L’analyse esthétique a de ce fait ouvert à une dimension anthropologique de la recherche concernant la mémoire : enquêter auprès des artistes, mener des entretiens, mais aussi observer les traces mémorielles à même le corps et la danse (mémoire en acte dans l’instant de l’effectuation du geste). Cette pratique de terrain m’a donc conduite (alors que rien ne m’y avait préparée) à réfléchir à mon positionnement et mon activité de chercheuse dans ce contexte. Que ma présence au studio réponde à une invitation de la chorégraphe facilitait mais ne suffisait pas à justifier complètement ma présence. C’était également découvrir une autre dimension de mon travail perceptif, celle liée aux effets de ma présence face aux acteur·rice·s, mais aussi parmi eux (j’ai en effet partagé le cours technique et les ateliers). Ce qui s’est joué là, dans la relation, a été décisif quant à la compréhension du travail par ma pratique, mais aussi quant à la teneur des témoignages recueillis, répondant à la confiance que chacun·e a pu m’accorder.

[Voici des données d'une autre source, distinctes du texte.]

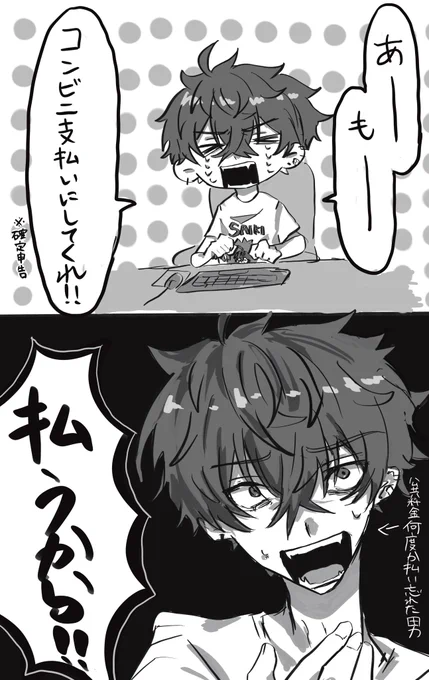 #サイキペイント
確定申告 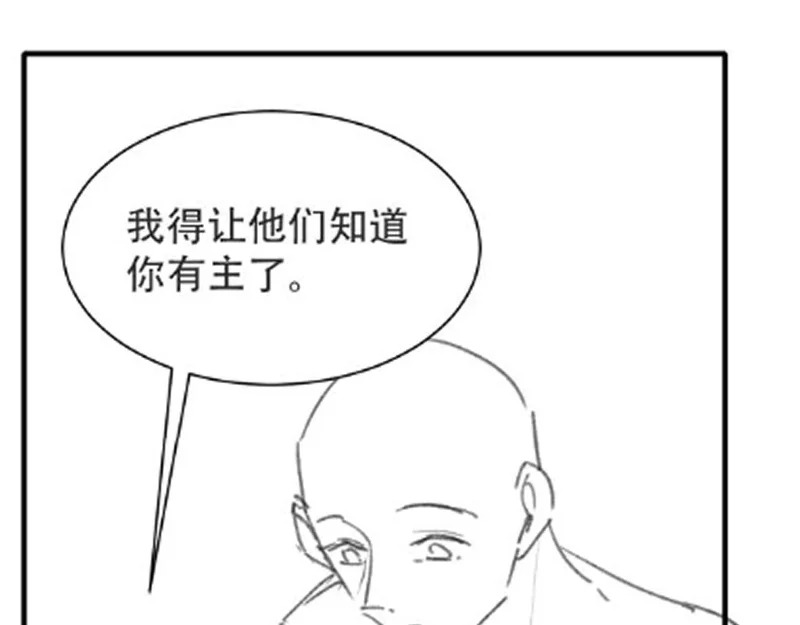 第161话 一辈子对你好 第88页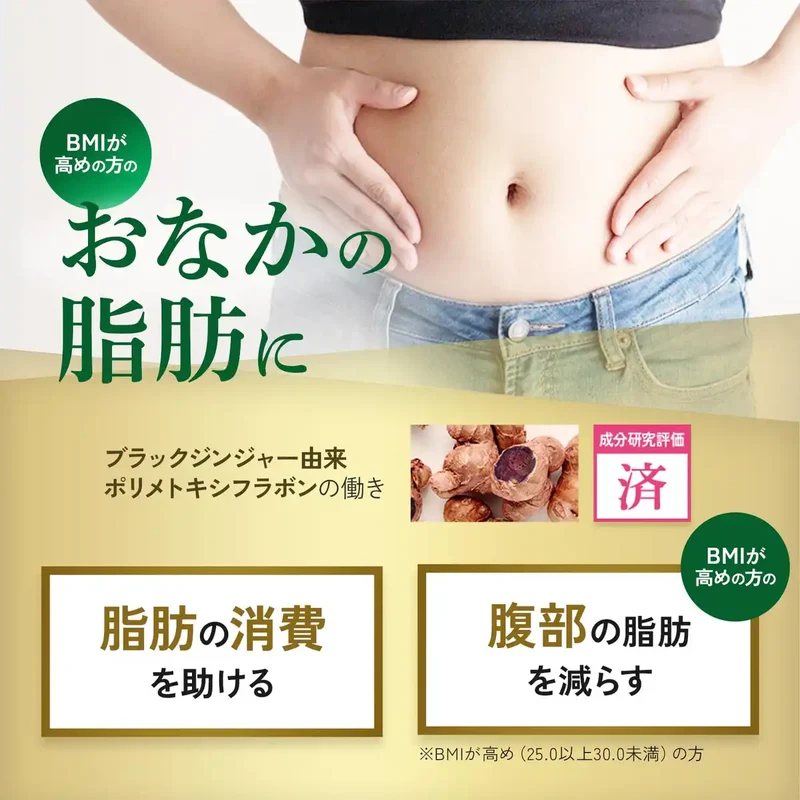 FANCL Premium Calorie Limit Supplement 30-Day Diet Support for Lower BMI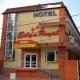 Hotel Edys Royal Braila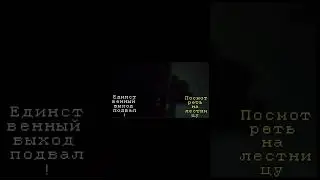 Моя страшная игра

S’il s’agissait de « témoigner du travail », il fallait aussi « documenter l’œuvre » – une œuvre qu’Odile Duboc considérait comme déterminante dans son parcours. Mon analyse ne s’est donc plus donnée pour seul enjeu de dégager les caractéristiques esthétiques d’une œuvre (chap. « Figurer l’infini »), mais également de rendre compte de l’histoire de celle-ci depuis sa création jusqu’à sa reprise (chap. « Les dessous d’une œuvre » et « Feuilleté de temps ») et de témoigner des fondements du travail pratique et technique d’Odile Duboc (chap. « Entrer en matière »). L’occasion donnée de pouvoir consacrer un livre entier à une seule œuvre a permis de construire une analyse polyphonique : d’abord s’y croisent des perspectives théoriques différentes et néanmoins complémentaires (esthétique, histoire et mémoire, analyse des pratiques), ensuite diverses formes d’existence de l’œuvre se combinent – esthétique, critique, mémorielle et comme processus –, enfin mon point de vue est équilibré par celui de l’ensemble des acteur·rice·s du projet laissant apparaître des zones de tension ou contrastes et, cas plus rare dans l’histoire de la critique, le récit n’est pas dominé par celui de la chorégraphe. En effet,

le système de l’art tend à construire des récits autorisés portés le plus souvent par le ou la chorégraphe au détriment d’une complexité de l’existence de l’œuvre. Ce livre rend compte du travail collectif qui sous-tend une œuvre chorégraphique et répond à sa manière au débat politique relatif au statut et au métier d’interprète en danse qui a cours en France, en particulier depuis les années 199068 (cf. « Savoirs et métiers : l’interprète en danse », II.6). Odile Duboc a d’ailleurs été l’une de celle à interpeller sur ces questions69.